▸ **DOCUMENT EXCERPT**
▶

Welcome to the newest issue of the monthly dev blog from the Biqutex team! We are performing some final tests before opening registration to the Early Birds program. Unfortunately, the launch had to be postponed from August to September. We promise to take a more responsible approach to scheduling in the future. As a reward for your patience, a $25 welcome bonus will be waiting for you after you sign up. To receive the bonus, you just need to answer a few questions and subscribe to our Twitter and Telegram channels.
About the Early Birds Program
In this issue, we will continue exploring the Early Birds Program. It consists of several updates that will be released in stages:
Stage 1. Community voting. At launch, we will open access for users to participate in voting and surveys immediately after registration opens.
Stage 2. Mystery boxes and coupons. To allow our users to reach higher tiers in the program, we will be giving them access to mystery boxes, in which they will be able to find many valuable gifts – courtesy of the Biqutex team. The gifts include coupons for free withdrawals, first deposit bonuses, trading volume bonuses, commission discounts for friends, and maybe even NFTs!
Stage 3. Prediction battles. Imagine that you have accumulated a certain number of coupons and bonuses during your participation in the Program. And, of course, you will want to use and spend them somehow. You can wait for the launch of the main exchange to use them to cover fees and as a margin. But for the most impatient, we have come up with a mini-game for predicting exchange rates as part of the Early Bird Program. The balance of the bonuses can be used for placing bets. Regular tournaments with a prize fund will be held among participants.

◀

▸ **DIRECTIVES**
1. Answer these questions about the Biqutex dev blog:
(a) To which month was the launch postponed?
(b) What must a user do to receive the welcome bonus?
(c) In Stage 3, what can the balance of the bonuses be used for?
2. Decide whether each statement agrees with the Biqutex dev blog. Give yes or no, and quote the words that settle it.
(a) The launch was moved from August to September.
(b) Community voting will open only once the main exchange launches.
(c) Mystery boxes may contain commission discounts for friends.
3. Echo the stretch of the Biqutex dev blog from "About the Early" through "maybe even NFTs!".

▸ **GIVEN MATERIAL**

▶

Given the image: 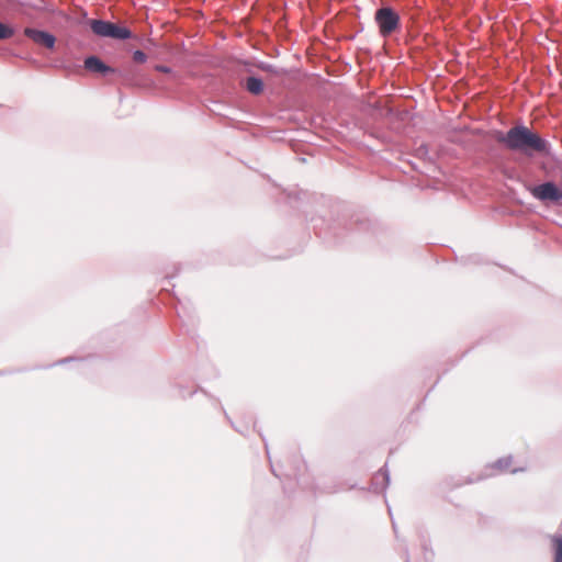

◀

▸ **COMPLETE ANSWERS**
1.
(a) September.
(b) Answer a few questions and subscribe to the Twitter and Telegram channels.
(c) Placing bets.

2.
(a) Yes: "the launch had to be postponed from August to September."
(b) No: "we will open access for users to participate in voting and surveys immediately after registration opens."
(c) Yes: "The gifts include coupons for free withdrawals, first deposit bonuses, trading volume bonuses, commission discounts for friends, and maybe even NFTs!"

3.
About the Early Birds Program
In this issue, we will continue exploring the Early Birds Program. It consists of several updates that will be released in stages:
Stage 1. Community voting. At launch, we will open access for users to participate in voting and surveys immediately after registration opens.
Stage 2. Mystery boxes and coupons. To allow our users to reach higher tiers in the program, we will be giving them access to mystery boxes, in which they will be able to find many valuable gifts – courtesy of the Biqutex team. The gifts include coupons for free withdrawals, first deposit bonuses, trading volume bonuses, commission discounts for friends, and maybe even NFTs!